From the line that contains "Калипсо 480 SС к. с. (1 л) (аналог)" down to the last line of the data below, restate every line word for word, skipping any images.

___ DATASET RECORDS

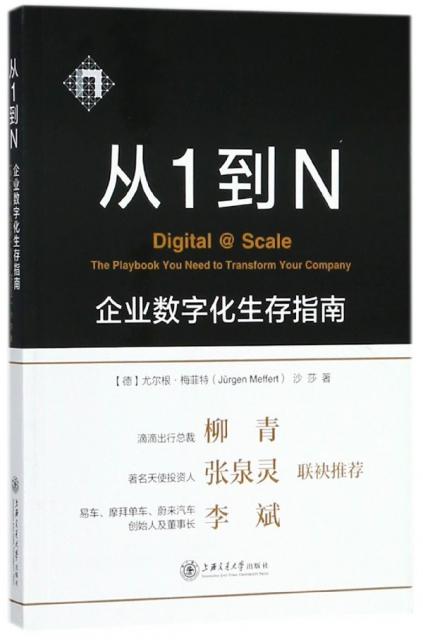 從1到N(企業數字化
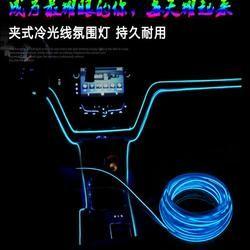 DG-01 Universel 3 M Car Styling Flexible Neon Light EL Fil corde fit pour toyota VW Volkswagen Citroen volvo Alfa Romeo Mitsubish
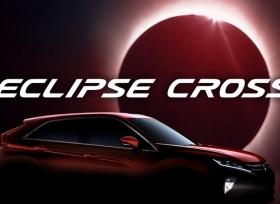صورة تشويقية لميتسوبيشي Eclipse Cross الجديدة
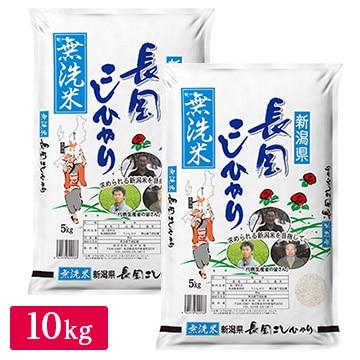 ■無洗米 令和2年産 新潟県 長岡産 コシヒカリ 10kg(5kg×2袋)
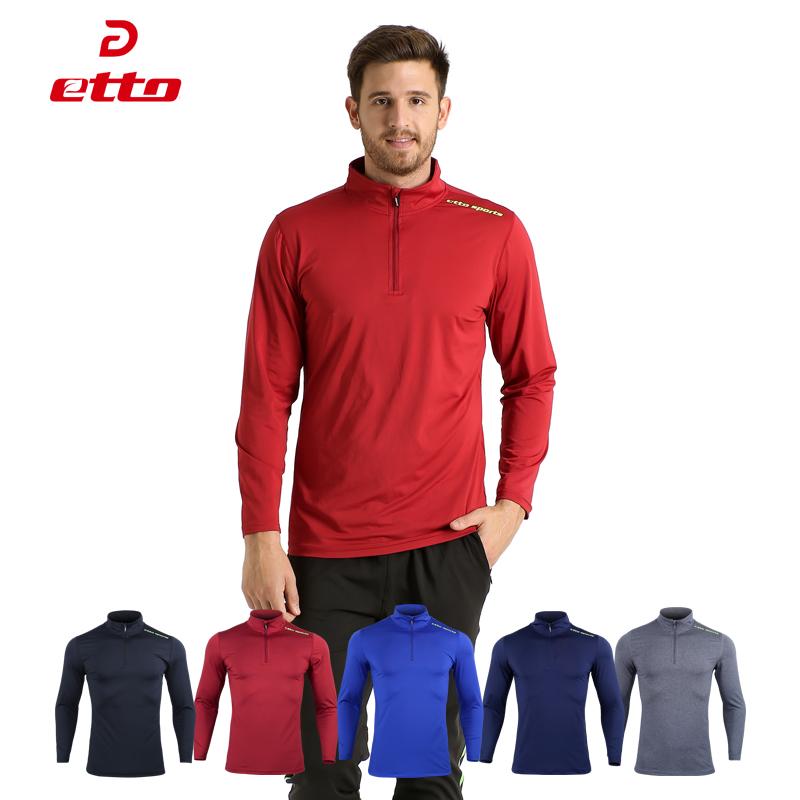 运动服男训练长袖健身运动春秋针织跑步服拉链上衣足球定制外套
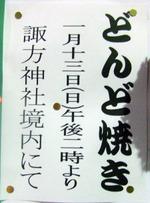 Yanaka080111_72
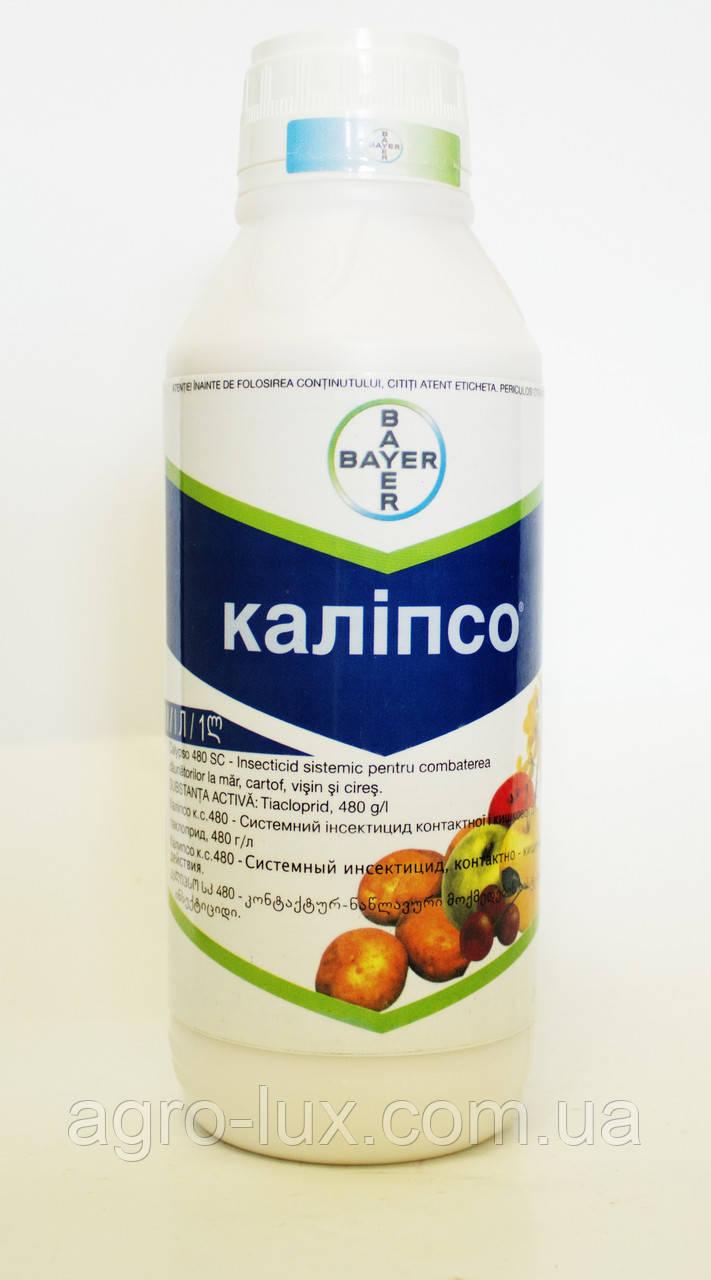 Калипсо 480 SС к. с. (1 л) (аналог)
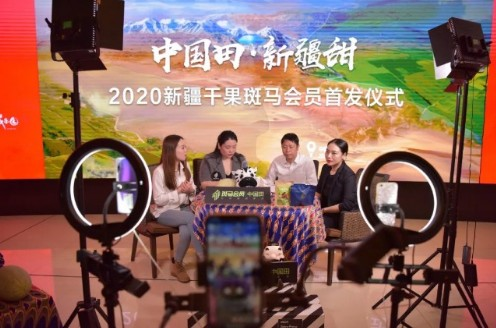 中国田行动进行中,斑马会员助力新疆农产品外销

______

YOUR SOLUTION –
 Калипсо 480 SС к. с. (1 л) (аналог)
 中国田行动进行中,斑马会员助力新疆农产品外销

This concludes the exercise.